Despite these limitations, this study demonstrated the significant effect of long-term tramadol medication for older adults with posttraumatic osteoarthritis for pain control on the increase of new hip fractures requiring surgery. This is the first cohort study to focus on the association between long-term tramadol use and hip fracture among older adults with posttraumatic osteoarthritis, and the power of the association is highly likely to be sufficient because of the representative sample of 2 million people from a nationwide research database and the long follow-up period. For patients at a high risk of hip fracture, those aged more than 60 years (especially those aged 60–70 years), and those who are male, tramadol for long-term continuous use should only be prescribed with caution. Personalized and customized pain control for every patient with posttraumatic osteoarthritis is our goal for providing the most benefit and minimizing the adverse effects of medical treatment.
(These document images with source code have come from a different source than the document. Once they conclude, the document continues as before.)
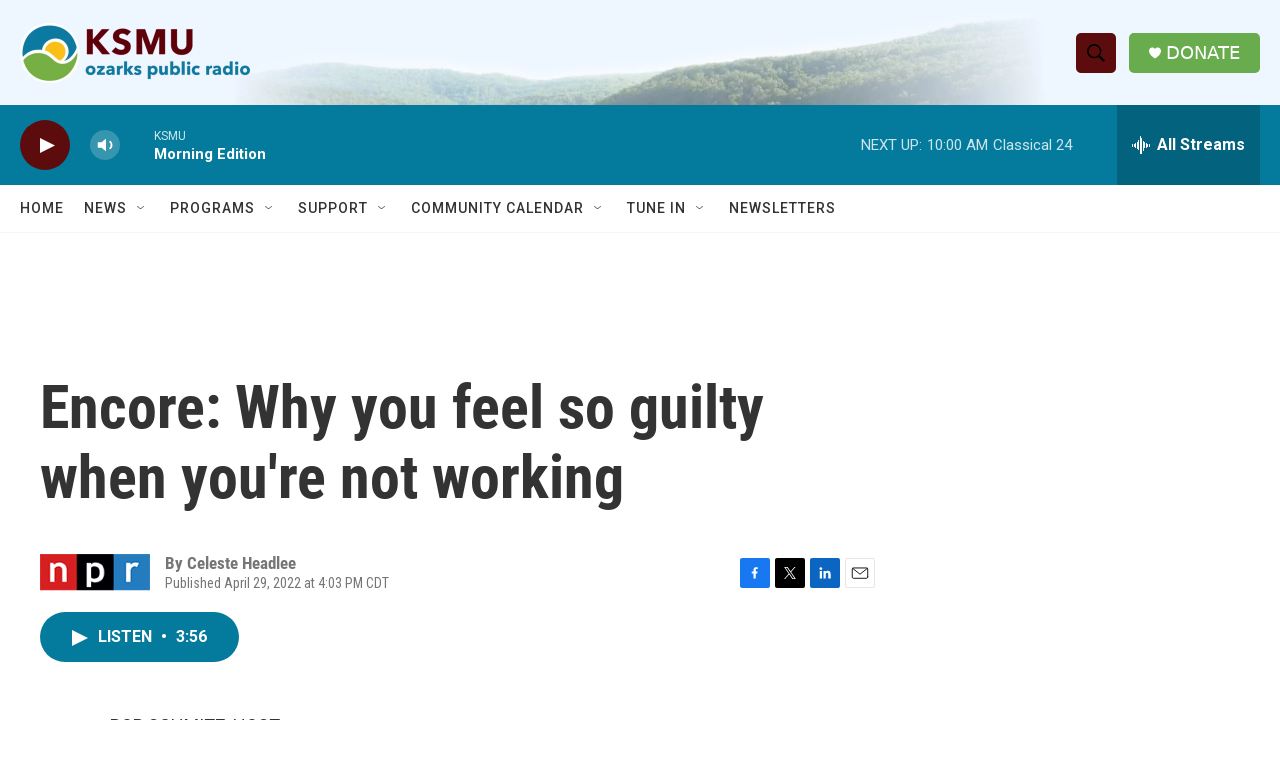

--- FILE ---
content_type: text/html; charset=utf-8
request_url: https://www.google.com/recaptcha/api2/aframe
body_size: 264
content:
<!DOCTYPE HTML><html><head><meta http-equiv="content-type" content="text/html; charset=UTF-8"></head><body><script nonce="YxFr9PSmn-g-Oi5ya4ta0A">/** Anti-fraud and anti-abuse applications only. See google.com/recaptcha */ try{var clients={'sodar':'https://pagead2.googlesyndication.com/pagead/sodar?'};window.addEventListener("message",function(a){try{if(a.source===window.parent){var b=JSON.parse(a.data);var c=clients[b['id']];if(c){var d=document.createElement('img');d.src=c+b['params']+'&rc='+(localStorage.getItem("rc::a")?sessionStorage.getItem("rc::b"):"");window.document.body.appendChild(d);sessionStorage.setItem("rc::e",parseInt(sessionStorage.getItem("rc::e")||0)+1);localStorage.setItem("rc::h",'1770030080710');}}}catch(b){}});window.parent.postMessage("_grecaptcha_ready", "*");}catch(b){}</script></body></html>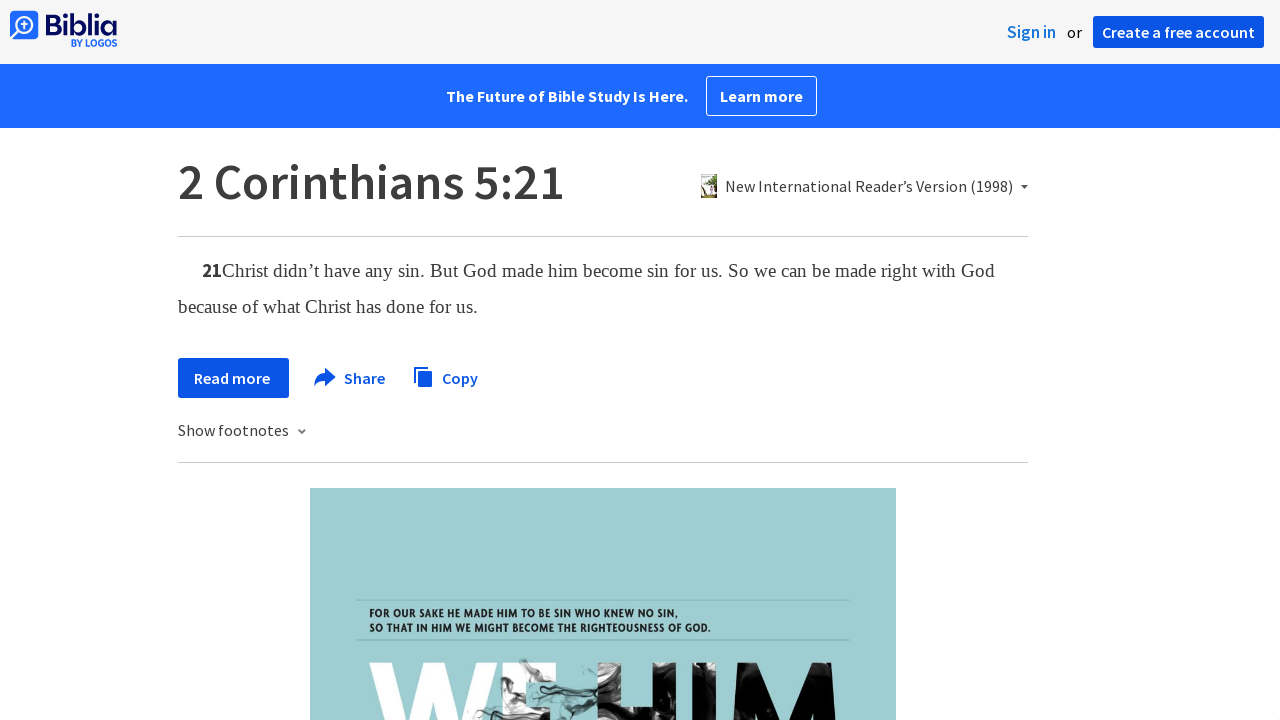

--- FILE ---
content_type: text/html; charset=utf-8
request_url: https://www.google.com/recaptcha/api2/aframe
body_size: 266
content:
<!DOCTYPE HTML><html><head><meta http-equiv="content-type" content="text/html; charset=UTF-8"></head><body><script nonce="iYEgYsbzizyz1whHDmWC_g">/** Anti-fraud and anti-abuse applications only. See google.com/recaptcha */ try{var clients={'sodar':'https://pagead2.googlesyndication.com/pagead/sodar?'};window.addEventListener("message",function(a){try{if(a.source===window.parent){var b=JSON.parse(a.data);var c=clients[b['id']];if(c){var d=document.createElement('img');d.src=c+b['params']+'&rc='+(localStorage.getItem("rc::a")?sessionStorage.getItem("rc::b"):"");window.document.body.appendChild(d);sessionStorage.setItem("rc::e",parseInt(sessionStorage.getItem("rc::e")||0)+1);localStorage.setItem("rc::h",'1769321372082');}}}catch(b){}});window.parent.postMessage("_grecaptcha_ready", "*");}catch(b){}</script></body></html>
For patients who have a high risk of serotonin syndrome, respiratory inhibition, or hip fracture but who still need to adequately control their pain from posttraumatic osteoarthritis, physicians may adjust their dose and frequency of tramadol or combine it with other kinds of analgesics. If the patients with a high risk of adverse effects still need tramadol as effective pain control medication, physicians or nurses should inform them frequently of the relative risks and adjust medication doses based on their health conditions during their hospital visits. Future interventional and comparative designs of research may apply to evaluate the most personalized dosages of tramadol for non-cancerous major limb joint pain for every individual patient, so that the patient can get best relief of pain and the least side effects from effective analgesics such as tramadol.